It is nearly a year since our first branch meeting at the Melbourne conference in May last year and about 10 months since our first proper committee meeting in July 2019. 

We set up our committee based on the blueprint of one of the largest Australian branches but, unlike that branch, our members were dispersed across the country with no clumps (I was going to say clusters, but thought better of it) of more than three or four members in any one spot. All our committee meetings were held on Zoom, not in person, and when we looked at planning events, we needed to consider our remote members – those members who lived rurally or in other cities. 

So, what did we do?

First, we had to decide on our focus: you, the members, and your needs. We had to think about what we could offer you to make your membership worthwhile and what was still achievable by us, your voluntary committee.

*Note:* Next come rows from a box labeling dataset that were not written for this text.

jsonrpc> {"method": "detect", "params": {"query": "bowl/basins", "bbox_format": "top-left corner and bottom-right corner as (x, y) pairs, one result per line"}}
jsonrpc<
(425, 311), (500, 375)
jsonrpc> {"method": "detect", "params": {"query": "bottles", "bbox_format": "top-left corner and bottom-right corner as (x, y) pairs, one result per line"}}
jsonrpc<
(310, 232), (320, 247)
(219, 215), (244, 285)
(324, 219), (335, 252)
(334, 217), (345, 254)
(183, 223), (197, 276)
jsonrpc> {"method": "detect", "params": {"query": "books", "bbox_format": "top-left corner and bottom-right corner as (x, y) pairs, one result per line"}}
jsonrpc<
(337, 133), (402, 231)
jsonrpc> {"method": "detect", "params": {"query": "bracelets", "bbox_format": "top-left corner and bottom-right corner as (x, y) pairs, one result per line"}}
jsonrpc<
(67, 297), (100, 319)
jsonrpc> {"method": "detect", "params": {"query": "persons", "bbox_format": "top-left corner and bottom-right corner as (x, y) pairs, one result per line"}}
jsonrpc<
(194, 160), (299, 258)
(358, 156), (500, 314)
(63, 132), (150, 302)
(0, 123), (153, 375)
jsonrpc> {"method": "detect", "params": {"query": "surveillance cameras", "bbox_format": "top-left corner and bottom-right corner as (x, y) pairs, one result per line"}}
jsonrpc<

We looked at what our members wanted from our professional development events, and provided the first event in Wellington in February. We had plans for the next event, a speaker event, to take place in Christchurch in March, but that small matter of physical distancing put the kibosh on thatit will keep. Other professional development plans are temporarily put on hold as we deal with the demands of today. We will get them going again. Watch this space.

We looked at how we could help our members network with each other. We currently run free editor catch-ups in three parts of the country and aim to increase that. These catch-ups are open to all editors (members and non-members) and are a chance to form connections that can help you in your work.

We created a Facebook page for our New Zealand members, so we could keep in touch in person, and we started a newsletter, which is now incorporated into this new, IPEd-wide newsletter.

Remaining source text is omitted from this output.